* Source text:

--- START ---

12. The method of claim 11, wherein the index value is a measure of
energy of the respective portion.
13. The method of claim 9, wherein the energy comprises one of: a
number of non-zero transform domain coefficients in the respective
portion, a number of transform domain coefficients having a value
of zero in the respective portion, and an average or total of a
modulus of the transform domain coefficients of the respective
portion.
14. The method of claim 1, wherein the selection of the reference
portion is based on a determination of a number of bits that would
be required in the encoded bitstream to encode the target image
portion.
15. The method of claim 11, wherein the selection of the reference
portion from amongst the candidate portions is based on a
determination of a number of bits that would be required in the
encoded bitstream to encode the target image portion relative to
each of the candidate portions.
16. The method of claim 14, wherein the determination of the number
of bits required to encode the target portion takes into account
the number of bits required for the difference data and the number
of bits required for the side information.
17. The method of claim 1, comprising: including a flag in said
bitstream indicating whether or not reference portions are
signalled by reference to said table.

--- END ---

* Extracted entries:
--- START ---

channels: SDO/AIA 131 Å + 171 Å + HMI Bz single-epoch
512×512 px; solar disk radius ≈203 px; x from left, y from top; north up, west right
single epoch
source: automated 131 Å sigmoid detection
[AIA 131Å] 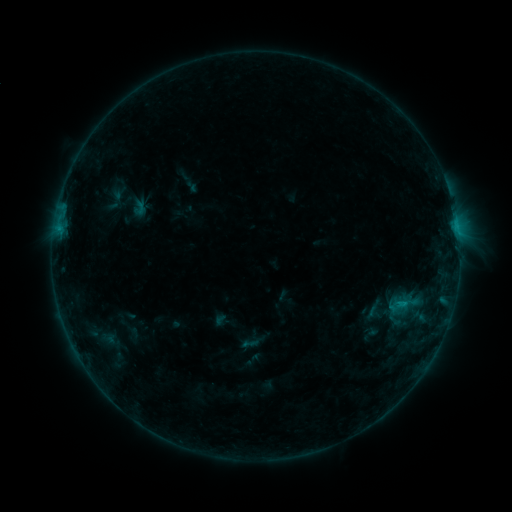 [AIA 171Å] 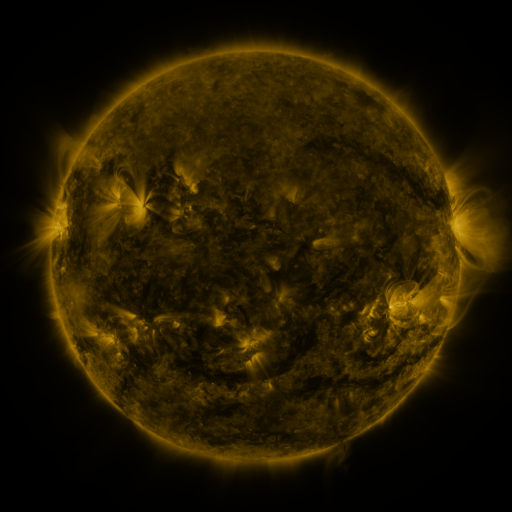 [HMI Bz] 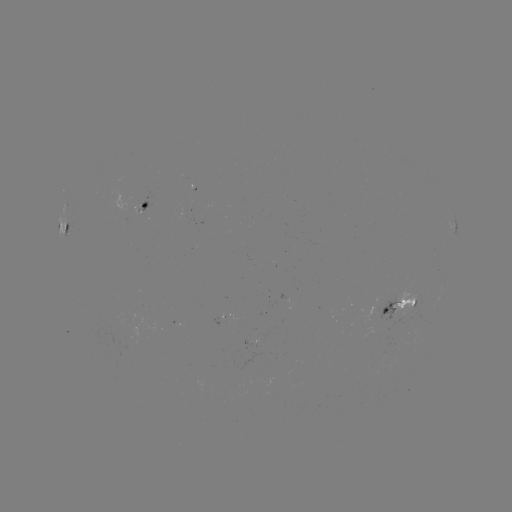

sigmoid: (240, 334, 259, 352)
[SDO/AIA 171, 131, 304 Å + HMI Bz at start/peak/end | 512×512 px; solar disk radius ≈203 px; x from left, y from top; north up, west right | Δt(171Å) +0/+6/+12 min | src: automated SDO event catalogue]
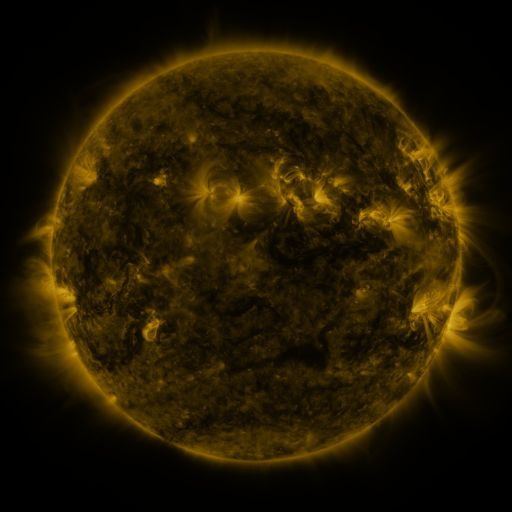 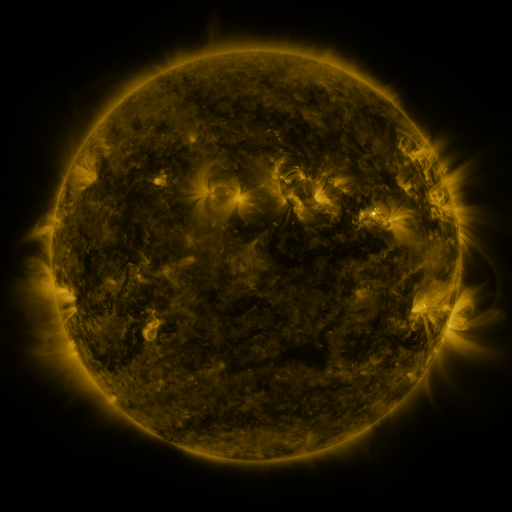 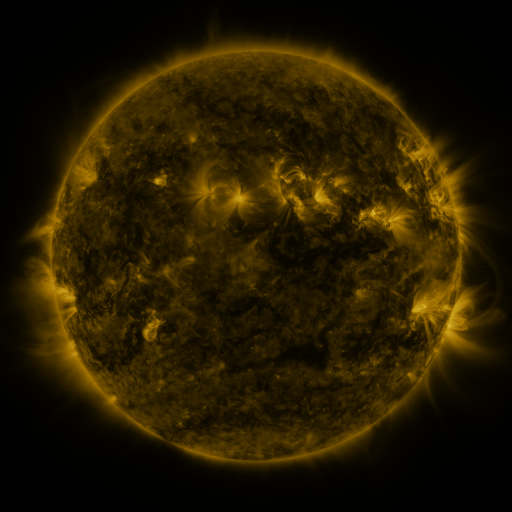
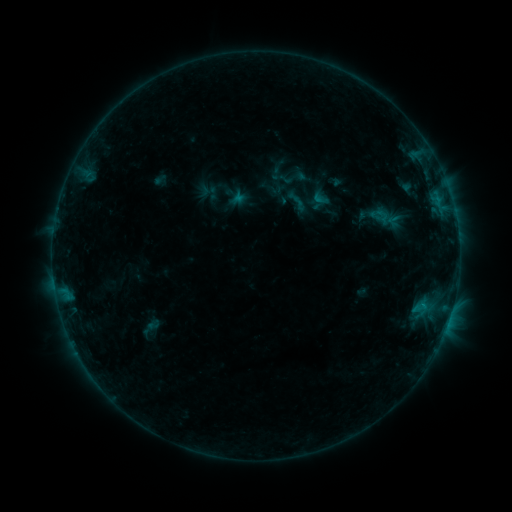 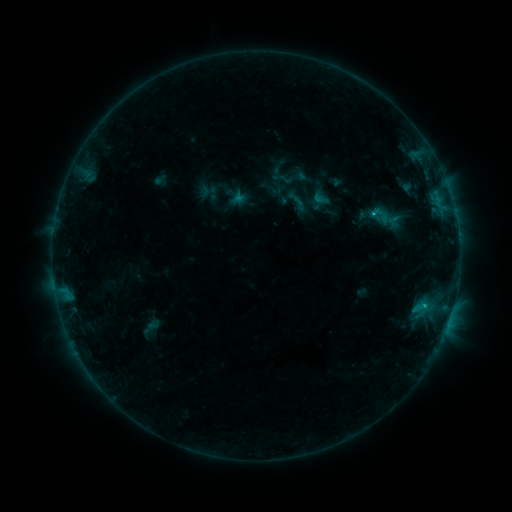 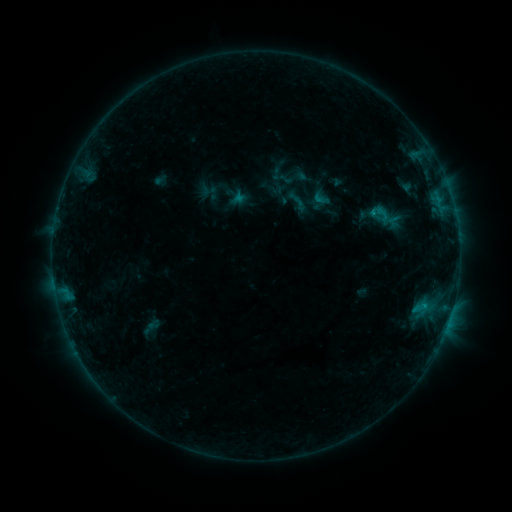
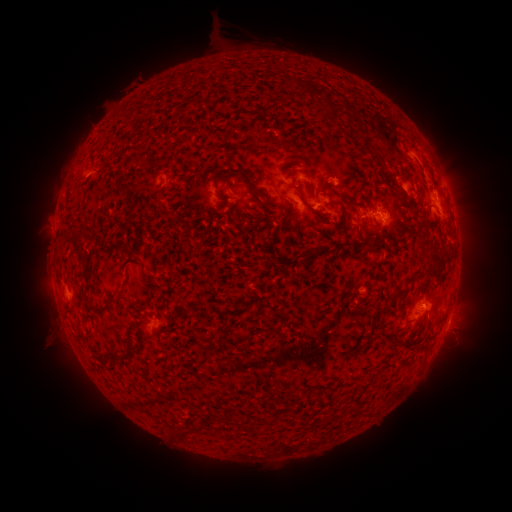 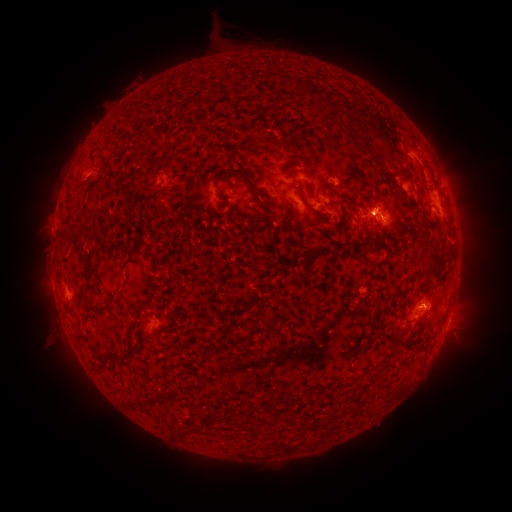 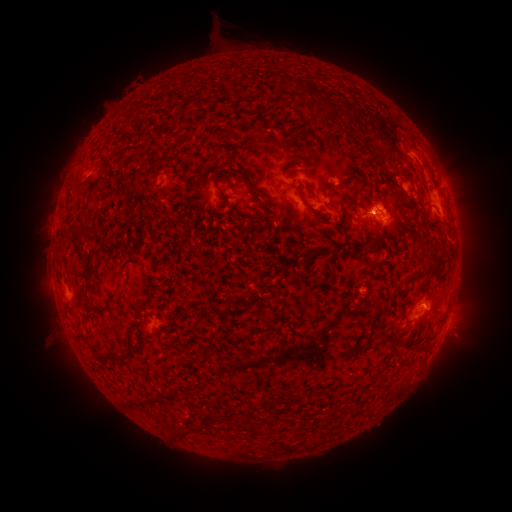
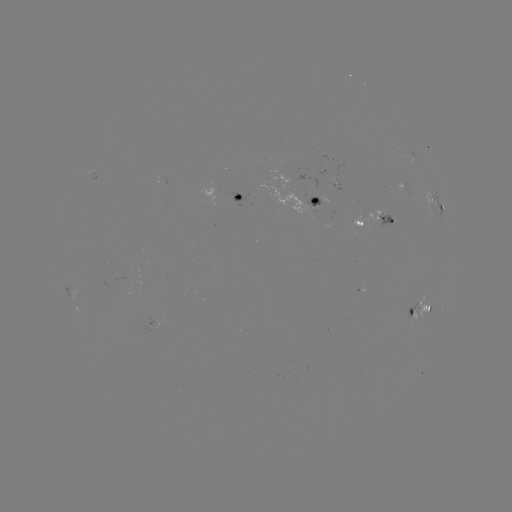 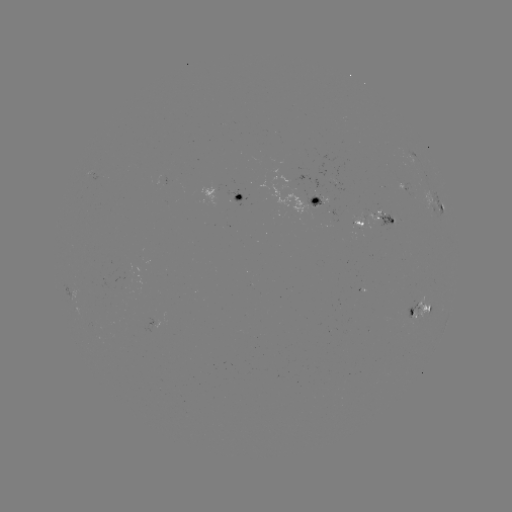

--- END ---

* Work instructions:
**a.** Locate every line in the records that contains the string 'single', and copy each of those lines.
**b.** Resume the patent claims on image encoding, writing what comes after their final line.
The patent claims and the records come from unrelated sources.

* The answers:
**a.**
channels: SDO/AIA 131 Å + 171 Å + HMI Bz single-epoch
single epoch

**b.**
18. The method of claim 1, wherein each of said image portions is a
block, macroblock or sub-block.
19. The method of claim 1, wherein some image portions of said
video signal are encoded by means of said look-up table, and other
image portions of said video signal are encoded by means of a
super-resolution scheme whereby a higher-resolution image can be
reconstructed at the decoder based on signalling of actual or
simulated motion of lower-resolution units.
20. The method of claim 1, wherein one or more of said subset of
reference portions are for predicting a scaling or rotation of the
target image portion.
21. An encoder for encoding a video signal for transmission,
comprising: an input for receiving a video signal comprising a
plurality of video frames, each frame being divided into a
plurality of image portions; processing apparatus configured, for
each of a plurality of target ones of said image portions to be
encoded, to select a respective reference portion, and generate
difference data for the target image portion relative to the
respective reference portion; wherein the processing apparatus is
further configured, during ongoing encoding of the video signal, to
generate a table identifying a subset of commonly usable reference
portions and transmit an indication of the table to a decoder; and
the encoder further comprises an output module configured to
generate an encoded bitstream comprising the difference data
together with side information identifying the selected reference
portions by reference to an entry in said list, and transmit the
encoded bitstream to the decoder.
22. (canceled)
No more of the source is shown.